Ellos encontraban esta última inventándose y construyéndose en el otro, arrancándose deseos de los ojos, cumpliéndose sueños con las manos, sudándose el desayuno, la cena y el almuerzo, pero siempre ganándose el cuerpo. Se turnaban para ser confesor y médico, ejercicio y medicina, ritual y rutina. Se dañaban y reparaban a gusto y a disgusto, y en ese caso, terminaban por reírse de sí mismos.
– ¿Cómo quedé?
Jugaban a hacerse y deshacerse, a reinventar la quietud de la noche. Gabriela le había puesto a Ignacio un secador y un cepillo entre las manos tras sentarse frente al peinador. Él se había quedado confundido sosteniendo ambos artículos antes de soltarle un "yo no sé hacer esto, chica", que ella rechazó con ligereza diciendo: “mejor empieza”. No hubo acabado de tomarle un mechón de pelo cuando ella se abandonó a sus dedos con una confianza y entrega que le hicieron imposible no encontrar la determinación y destreza para llevar a cabo la tarea.
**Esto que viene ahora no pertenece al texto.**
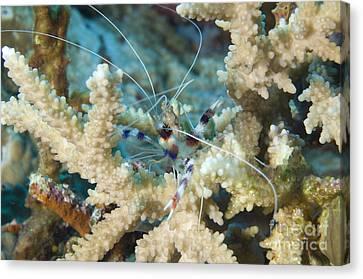 Banded Coral Shrimp Amongst Staghorn Canvas Print by Steve Jones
A ella también le había tocado aceptar su "sí o sí" y abofetear su inexperiencia cuando él la había enfrentado con las tijeras y los instrumentos de afeitado. Cualquier palabra o expresión que ella hubiera formulado quedó anulada con un "a ver si tienes buena mano".
Ninguno se había visto al espejo y había llegado la hora de evaluar los resultados:
–Me gusta más cómo quedas cuando vas a la peluquería. –Respondió él, frunciendo el ceño.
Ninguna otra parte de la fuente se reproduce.